Trader behaviour analytics
A European investment bank was looking to develop a comprehensive monitoring solution to assess traders’ use of Cancel, Correct and Amend (CCA)
Sourcing the input data
The highly fragmented structure of our client’s trading system architecture required the ability to source trade information from a number of disparate systems.
High volume caused by the requirement to assess each version of all trades booked across trading business.
We used the enhanced data analytics technologies to load, transform and normalise trades from each of the trading systems.
Designing the Key Risk Indicator (KRI) tests
We developed a series of algorithms constructed using the Lavastorm Analytics Engine in order to highlight to the Anti-Financial Crime (“AFC”) unit any suspicious behaviour by individual / groups of traders.

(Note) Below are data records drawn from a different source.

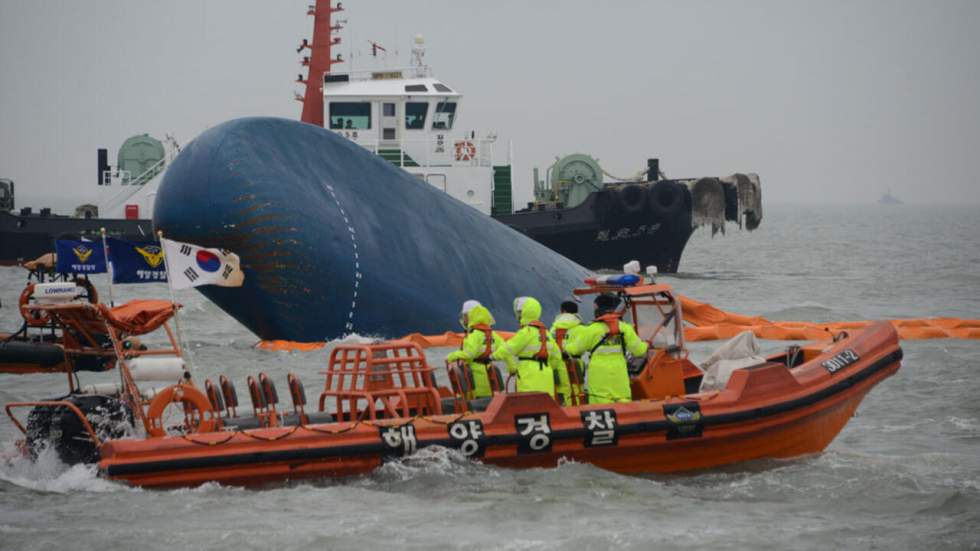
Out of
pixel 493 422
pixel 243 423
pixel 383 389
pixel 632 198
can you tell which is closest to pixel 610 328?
pixel 493 422

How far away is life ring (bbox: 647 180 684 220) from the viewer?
121ft

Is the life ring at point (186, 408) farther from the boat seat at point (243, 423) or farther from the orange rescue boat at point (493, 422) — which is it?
the boat seat at point (243, 423)

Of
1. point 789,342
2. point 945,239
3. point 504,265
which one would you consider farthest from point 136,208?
point 945,239

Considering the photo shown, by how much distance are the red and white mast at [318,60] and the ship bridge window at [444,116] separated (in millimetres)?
3264

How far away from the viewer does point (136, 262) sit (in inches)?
497

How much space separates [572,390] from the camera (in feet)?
41.1

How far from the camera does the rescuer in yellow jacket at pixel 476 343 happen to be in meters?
12.2

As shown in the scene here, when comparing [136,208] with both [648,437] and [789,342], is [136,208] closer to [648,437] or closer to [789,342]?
[789,342]

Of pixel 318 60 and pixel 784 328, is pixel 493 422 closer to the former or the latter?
pixel 784 328

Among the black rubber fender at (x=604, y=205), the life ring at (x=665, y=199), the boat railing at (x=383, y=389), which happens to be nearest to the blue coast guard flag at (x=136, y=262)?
the boat railing at (x=383, y=389)

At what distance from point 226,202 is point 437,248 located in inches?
147

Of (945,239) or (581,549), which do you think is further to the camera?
(945,239)

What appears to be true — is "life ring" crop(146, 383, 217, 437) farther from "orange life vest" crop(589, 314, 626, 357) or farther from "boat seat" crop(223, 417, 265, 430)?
"orange life vest" crop(589, 314, 626, 357)

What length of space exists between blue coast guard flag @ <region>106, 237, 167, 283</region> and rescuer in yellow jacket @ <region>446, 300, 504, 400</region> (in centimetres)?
287
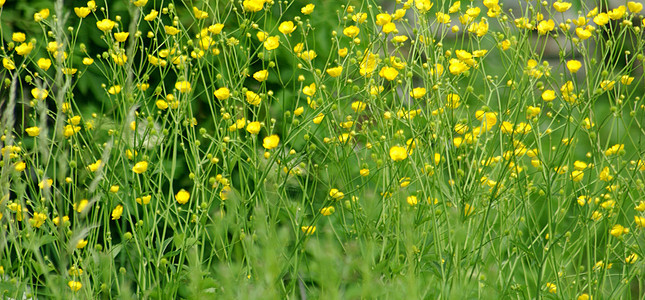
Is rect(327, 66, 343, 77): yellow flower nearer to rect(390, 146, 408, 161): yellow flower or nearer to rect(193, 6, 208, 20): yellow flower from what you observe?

These algorithms used the following statistical methods to assess the complete client trade population:
- peer group clustering calculation and identification of 95 and 99 percentiles
- random forest/decision tree analysis
- k-means clustering
The algorithms generated went through a rigorous back-testing regime which applied the each statistical method to a set of real transaction flow data and a set of control data to test the efficacy of the models developed.
In addition to the KRI tests constructed in Lavastorm, we used Qlikview to develop a CCA dashboard.
The dashboarding solution provided AFC management with a portal to track CCA KRI statuses.
A robust and repeatable CCA solution delivered fast
The CCA dashboarding solution we developed allowed our client to comply with both regulatory and internal audit requirements.
The process allowed active monitoring of trader behaviour and provided the AFC team with granular information to allow them to investigate specific KRI breaches.